■ **TASK ITEM**
All records below are to be set down precisely as written, excluding pictures.

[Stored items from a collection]
□ □ □ □ □ □ □

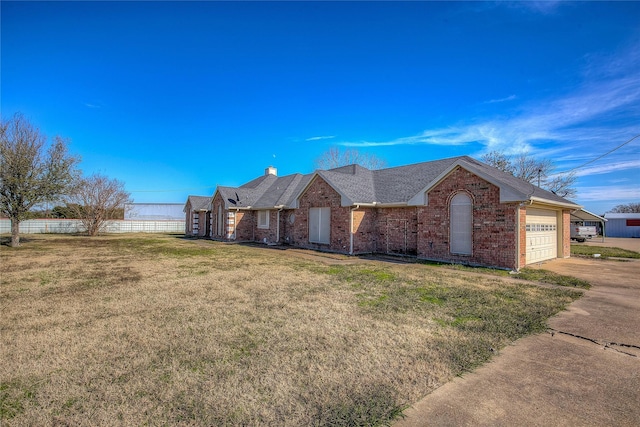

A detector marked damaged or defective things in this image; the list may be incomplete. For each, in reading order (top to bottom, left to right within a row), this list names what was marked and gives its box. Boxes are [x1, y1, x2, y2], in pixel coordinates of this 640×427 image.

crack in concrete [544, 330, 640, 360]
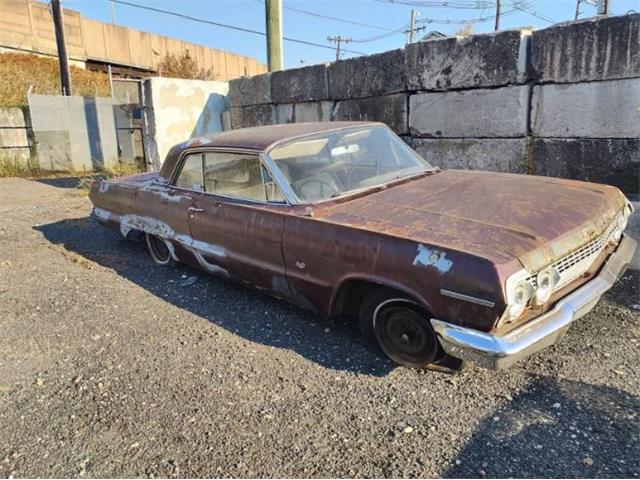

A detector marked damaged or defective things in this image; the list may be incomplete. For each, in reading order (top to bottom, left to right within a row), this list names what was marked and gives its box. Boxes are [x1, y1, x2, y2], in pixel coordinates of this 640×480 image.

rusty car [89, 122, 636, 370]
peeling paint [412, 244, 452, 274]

□ □ □ □ □ □ □

■ **SOLUTION TO THIS PROBLEM**
A detector marked damaged or defective things in this image; the list may be incomplete. For each, in reading order (top to bottom, left to right within a row), this list names what was marked and gives its box. Boxes are [x1, y1, x2, y2], in pixel coordinates of this 640×427 image.

crack in concrete [544, 330, 640, 360]

A detector marked damaged or defective things in this image; the list may be incomplete. For each, in reading order (top to bottom, left to right within a row), this list names what was marked and gives its box. Boxes are [x1, y1, x2, y2], in pixel coordinates of this 640×480 image.

rusty car [89, 122, 636, 370]
peeling paint [412, 244, 452, 274]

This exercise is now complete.